• [GOAL 1]: In the physics excerpt, rewrite the paragraph beginning "The total $\phi$ decay rate" as a short bulleted list that keeps its main facts.
• [GOAL 2]:
Answer these questions from the physics excerpt, one line each:
(a) What mass dimension does λ have?
(b) What charge do the massless fermions f carry?
(c) According to the excerpt, why is it interesting to look for renormalon singularities in event shapes?
• [GOAL 3]: Resume the physics excerpt right after its final line, in the same style and notation.

In this letter we examine the behavior of shape variables at large orders in
perturbation theory using a toy model.  The model consists of a $U_1 (1) \times
U_2(1)$ gauge group (with gauge couplings $e_1$ and $e_2$), and a large number
$N_f$ of massless fermions $f$ with charge (1,0). We suppose there is a neutral
scalar $\phi$ of mass $M$ that decays to the massless degrees of freedom
through the dimension five interaction Lagrangian density.
\eqn\efflag{
{\cal L}_{\rm int} = \lambda e_1 e_2\ \phi\ F_{\mu\nu}^{(1)}\ F^{(2) \mu\nu}
}
where $\lambda$ has mass dimension $-1$. We will compute the energy-energy
correlation \ref\ellis{C.L.~Basham, L.S.~Brown, S.D.~Ellis, and
S.T.~Love, \prl {41} {1978} {1585} }\ for $\phi$ decay to leading order in
$\alpha_1$ and $\alpha_2$, and to all orders in $a=N_f\alpha_1$. Physical
situations analogous to this exist in QCD.  For example a color singlet (Higgs)
scalar $\phi$ could decay to hadronic final states via the interaction ${\cal
L}_{\rm int} = \lambda g^2 \phi \tr\ G_{\mu\nu} G^{\mu\nu}$. The non-abelian
structure of QCD plays no role in the bubble chain sum of \bubble, so we have
simplified the computation by choosing an Abelian gauge theory, with two
different $U(1)$'s.

The total $\phi$ decay rate can be computed using the operator product
expansion, and the computation is very similar to the computation of $R(M^2)$.
The leading operator is $1$, and the first correction comes from dimension four
operators. One can also compute the Borel singularities using the methods of
ref.~\beneke. It is straightforward to show that the total decay rate has no
singularities in the Borel plane.

A more interesting computation is that of event shapes in $\phi$ decay. There
is no operator product expansion for the event shapes, so it is interesting to
see whether there exist renormalon singularities, and whether they are at
integer values of $u$. A convenient characterization of event shapes in
$\phi$ decay is the energy-energy correlation \ellis
\eqn\eedef{\eqalign{
&{\cal P} \left(\cos \chi\right) =\cr
& \sum_{ij} \int {d^3 \Gamma\over d E_i\
d E_j\ d \cos \theta_{ij}} \left({E_i\over M}\right) \left({E_j\over
M}\right) \delta \left(\cos \theta_{ij} - \cos \chi\right) dE_i d E_j d
\cos \theta_{ij}\cr
&\qquad\qquad+\delta \left(1 - \cos \chi \right) \sum_i \int
{d\Gamma\over dE_i} \left({E_i\over M}\right)^2 d E_i.

• [EXTRACTED RECORDS]:
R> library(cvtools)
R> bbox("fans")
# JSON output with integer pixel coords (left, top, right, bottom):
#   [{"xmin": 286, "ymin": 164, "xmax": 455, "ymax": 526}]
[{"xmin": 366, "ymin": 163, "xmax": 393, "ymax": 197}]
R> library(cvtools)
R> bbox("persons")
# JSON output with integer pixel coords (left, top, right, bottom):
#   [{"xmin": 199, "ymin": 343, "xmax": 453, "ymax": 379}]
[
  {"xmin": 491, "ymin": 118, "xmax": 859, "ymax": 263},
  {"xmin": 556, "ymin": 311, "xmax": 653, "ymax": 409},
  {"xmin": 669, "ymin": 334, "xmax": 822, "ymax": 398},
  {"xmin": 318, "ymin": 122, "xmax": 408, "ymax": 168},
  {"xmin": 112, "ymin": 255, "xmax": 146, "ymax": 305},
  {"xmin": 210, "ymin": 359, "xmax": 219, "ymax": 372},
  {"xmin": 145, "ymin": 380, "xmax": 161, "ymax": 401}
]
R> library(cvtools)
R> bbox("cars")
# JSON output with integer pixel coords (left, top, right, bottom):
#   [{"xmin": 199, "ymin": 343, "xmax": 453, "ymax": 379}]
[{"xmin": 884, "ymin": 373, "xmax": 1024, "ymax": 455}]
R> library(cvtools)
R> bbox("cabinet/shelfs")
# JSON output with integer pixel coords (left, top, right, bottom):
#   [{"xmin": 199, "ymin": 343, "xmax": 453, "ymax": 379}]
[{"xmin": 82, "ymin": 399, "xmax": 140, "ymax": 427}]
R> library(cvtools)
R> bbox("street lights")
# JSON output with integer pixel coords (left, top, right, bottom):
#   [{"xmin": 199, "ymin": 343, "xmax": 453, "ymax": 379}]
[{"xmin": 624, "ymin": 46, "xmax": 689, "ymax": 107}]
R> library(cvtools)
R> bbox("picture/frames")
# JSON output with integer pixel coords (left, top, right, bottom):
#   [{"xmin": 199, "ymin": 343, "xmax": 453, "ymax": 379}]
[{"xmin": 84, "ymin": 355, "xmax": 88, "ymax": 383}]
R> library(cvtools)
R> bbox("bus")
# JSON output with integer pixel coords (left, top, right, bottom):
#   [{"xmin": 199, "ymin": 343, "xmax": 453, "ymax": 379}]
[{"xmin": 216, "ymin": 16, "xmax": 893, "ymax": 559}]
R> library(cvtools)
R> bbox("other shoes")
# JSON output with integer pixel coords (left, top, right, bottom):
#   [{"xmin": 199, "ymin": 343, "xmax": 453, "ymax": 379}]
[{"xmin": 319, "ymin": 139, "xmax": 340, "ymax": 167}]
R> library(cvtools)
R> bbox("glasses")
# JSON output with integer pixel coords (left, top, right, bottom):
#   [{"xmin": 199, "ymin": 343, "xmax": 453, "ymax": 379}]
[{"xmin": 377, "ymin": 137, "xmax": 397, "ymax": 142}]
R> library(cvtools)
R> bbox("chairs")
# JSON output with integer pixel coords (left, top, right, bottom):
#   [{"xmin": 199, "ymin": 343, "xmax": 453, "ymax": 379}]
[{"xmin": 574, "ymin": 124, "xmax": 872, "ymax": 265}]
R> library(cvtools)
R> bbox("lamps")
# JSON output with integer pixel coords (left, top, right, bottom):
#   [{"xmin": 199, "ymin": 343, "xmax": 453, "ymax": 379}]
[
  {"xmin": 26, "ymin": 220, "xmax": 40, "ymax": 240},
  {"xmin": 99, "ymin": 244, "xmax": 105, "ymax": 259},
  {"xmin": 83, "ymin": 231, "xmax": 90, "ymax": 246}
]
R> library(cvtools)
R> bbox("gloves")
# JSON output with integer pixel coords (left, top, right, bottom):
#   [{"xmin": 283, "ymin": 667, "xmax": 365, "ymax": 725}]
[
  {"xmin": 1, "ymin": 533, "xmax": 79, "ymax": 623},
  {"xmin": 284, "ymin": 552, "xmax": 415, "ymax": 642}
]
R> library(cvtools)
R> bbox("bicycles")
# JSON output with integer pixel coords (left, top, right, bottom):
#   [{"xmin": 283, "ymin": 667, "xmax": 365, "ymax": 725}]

• [RESULT 1]:
- The total φ decay rate can be computed with the operator product expansion, in a way very similar to the computation of R(M²).
- The leading operator is 1, and the first correction comes from dimension four operators.
- The Borel singularities can be computed with the methods of the cited reference.
- The total decay rate has no singularities in the Borel plane.

• [RESULT 2]:
(a) −1
(b) (1,0)
(c) Because there is no operator product expansion for event shapes.

• [RESULT 3]:
}}
In eq.~\eedef, the double sum is over all pairs $ij$ of particles in the final
state with $i\not=j$,  and $ij$ and $ji$ are both included in the sum. The
angle between the three-momentum vectors of particles $i$ and $j$ in the $\phi$
rest frame is denoted by $\theta_{ij}$, and $E_i$ represents the energy of
particle $i$. The Fox--Wolfram moments \ref\foxwolfram{G.C.~Fox and
S.~Wolfram, \prl{41} {1978} {1581} }\ $H_L$ are obtained
as integrals of the energy-energy correlations with Legendre polynomials,
\eqn\fox{
\int_{-1}^1 d\! \cos \chi\ {\cal P} \left(\cos \chi\right)\ P_L \left(\cos
\chi\right) = \Gamma \ H_L,
}
where $\Gamma$ is the total $\phi$ decay rate. Integrals of ${\cal P} (\cos
\chi)$ against any ``smooth'' weighting function $w (\cos \chi)$ are infrared
safe event shape variables.

The Feynman diagrams of \fig\shapefig{Feynman diagrams contributing to the
event shape distribution to lowest order in $\lambda$, $\alpha_1$ and
$\alpha_2$, and to all orders in $N_f\alpha_1$.}\ contribute to the $\phi$
decay distribution to lowest order in $\lambda, \alpha_1$ and
$\alpha_2$, and to all orders in $a=N_f\alpha_1$. We will restrict our analysis
to shape variables that can be obtained by integrating ${\cal P}$ against a
weighting function that vanishes at $\cos \chi = \pm 1$.  This simplifies the
calculation because the Feynman diagram in fig.~(2a) and the single sum
in eq.~\eedef\ don't contribute. The remaining Feynman graphs are easy to
compute, and one obtains
\eqn\pans{
{\cal P} \left(\cos \chi\right) = \int_0^{M^{2}} dq^2\ {d{\cal P} (\cos
\chi)\over dq^2},
}
where
\eqn\pqans{
{d{\cal P}\left(\cos \chi\right)\over dq^2} = {2M \lambda^2
\alpha_{2}\over N_f} {a^2\over \left|1 + \Pi (q^2) \right|^2} F\left(q^2,
\cos \chi\right).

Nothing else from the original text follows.